Помимо тематических вариаций и стилистических отличив все эти виды как чисто ритуальных текстов, так и литературных танка со следами архаической ритуальности различались, по-видимому, и типом музыкально-хореографического исполнения.

Известно, что норито исполнялись на некий музыкальный лад, сохранились даже своеобразные партитуры этих текстов. Логично предположить, что внутри этой музыкальной системы некогда тоже существовали различия, связанные, быть может, с многообразием обрядовых функций текстов и с принадлежностью исполнителей к разным родам, следовательно, по-разному могли исполняться тексты благопожеланий-восхвалений, тексты экзорцизмов и норито как таковые, т. е. изречения воли богов, а также ритуалы Накатоми и Имибэ.

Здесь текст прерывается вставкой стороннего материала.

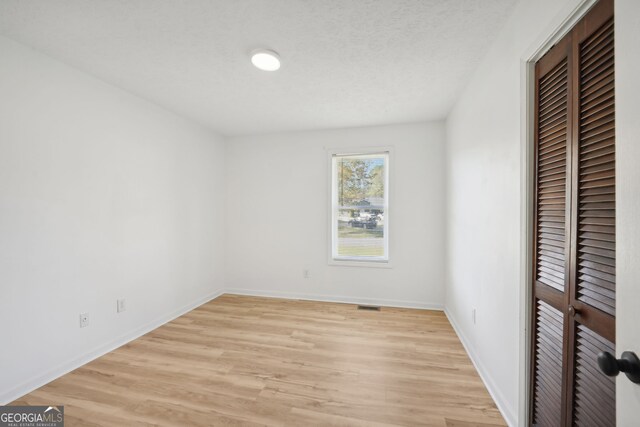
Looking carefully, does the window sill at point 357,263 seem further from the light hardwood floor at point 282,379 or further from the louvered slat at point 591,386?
the louvered slat at point 591,386

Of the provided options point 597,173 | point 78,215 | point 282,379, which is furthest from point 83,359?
point 597,173

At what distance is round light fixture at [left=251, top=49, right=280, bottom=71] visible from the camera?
1.89 meters

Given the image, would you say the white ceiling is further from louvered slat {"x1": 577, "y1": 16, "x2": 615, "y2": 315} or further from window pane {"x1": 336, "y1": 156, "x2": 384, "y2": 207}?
window pane {"x1": 336, "y1": 156, "x2": 384, "y2": 207}

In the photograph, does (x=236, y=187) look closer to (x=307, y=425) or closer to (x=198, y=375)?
(x=198, y=375)

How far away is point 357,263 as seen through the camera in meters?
3.62

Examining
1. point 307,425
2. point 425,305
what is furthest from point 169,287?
point 425,305

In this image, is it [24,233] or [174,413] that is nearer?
[174,413]

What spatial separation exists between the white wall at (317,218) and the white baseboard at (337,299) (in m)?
0.01

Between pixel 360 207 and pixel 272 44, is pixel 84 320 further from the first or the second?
pixel 360 207

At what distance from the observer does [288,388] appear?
1.89 metres

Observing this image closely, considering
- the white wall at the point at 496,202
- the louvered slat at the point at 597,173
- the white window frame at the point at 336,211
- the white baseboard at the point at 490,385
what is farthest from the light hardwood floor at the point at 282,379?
the louvered slat at the point at 597,173

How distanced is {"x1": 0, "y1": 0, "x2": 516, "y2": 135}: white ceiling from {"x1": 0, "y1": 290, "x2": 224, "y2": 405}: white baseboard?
94.3 inches

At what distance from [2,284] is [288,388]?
2.05 metres

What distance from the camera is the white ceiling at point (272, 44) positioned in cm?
151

Что же касается стихового ритма норито, то он, не всегда совпадая с группами по 5–7 слогов, тем не менее, явственно слышится во многих частях текста, например:

Яма-ни суму моно ва кэ-но нигимоно, кэ-но арамоно, охоно-но хара-ни офуру моно ва амана карана авоми-но хара-ни суму моно ва хата-но хиромоно хата-но сэмоно окицумоха, хэцумоха…
Из того, что в горах живет — с мягкой шерстью, с грубой шерстью, из того, что в Равнинах Полей Великих растет — сладкие травы, горькие травы, из того, что в Равнине Синего моря живет — С плавником широким, с плавником узким, водоросли морские, водоросли прибрежные…

Этот фрагмент из праздника Ооими в Хиросэ представляет собой часто повторяющееся клише, в котором наблюдается и нечто вроде внутренней рифмы, в литературной танка обычно запретной. Перечисление предметов в принципе свойственно мифологическому миру как совокупности отдельных поименованных объектов. В нашем примере видны рифмующиеся морфологические подобия как вариант ономатопоэтической организации текста, но стремящийся не к магической глоссолалии, как хаясикотоба в народных обрядовых текстах, а к сакральному называнию явлений с целью активизировать их чудесную силу. Разновидностью такой, если можно так выразиться, ономатопоэтической номинации можно считать и списки теонимов: Ками-мусуби, Таками-мусуби, Ику-мусуби, Тару-мусуби, Тамацумэ-мусуби, или Икуи, Сакуи, Цунагаи. Нередко по этому же типу организуются и списки жертвенных предметов, как в приведенных примерах — «с мягкой шерстью, с грубой шерстью», или разновидности тканей — акарутаэ, тэрутаэ, нигитаэ, аратаэ.

В этой же категории тропов помимо рядов мифологических синонимов участвуют и антонимические пары: такаяма-но суэ хикияма-но суэ, «гребень высокой горы, гребень низкой горы» и др. В формулах подобного рода, возможно, по-видимому, усмотреть следы древней заклинательной практики, основанной на архаическом отождествлении понятий слова и деяния.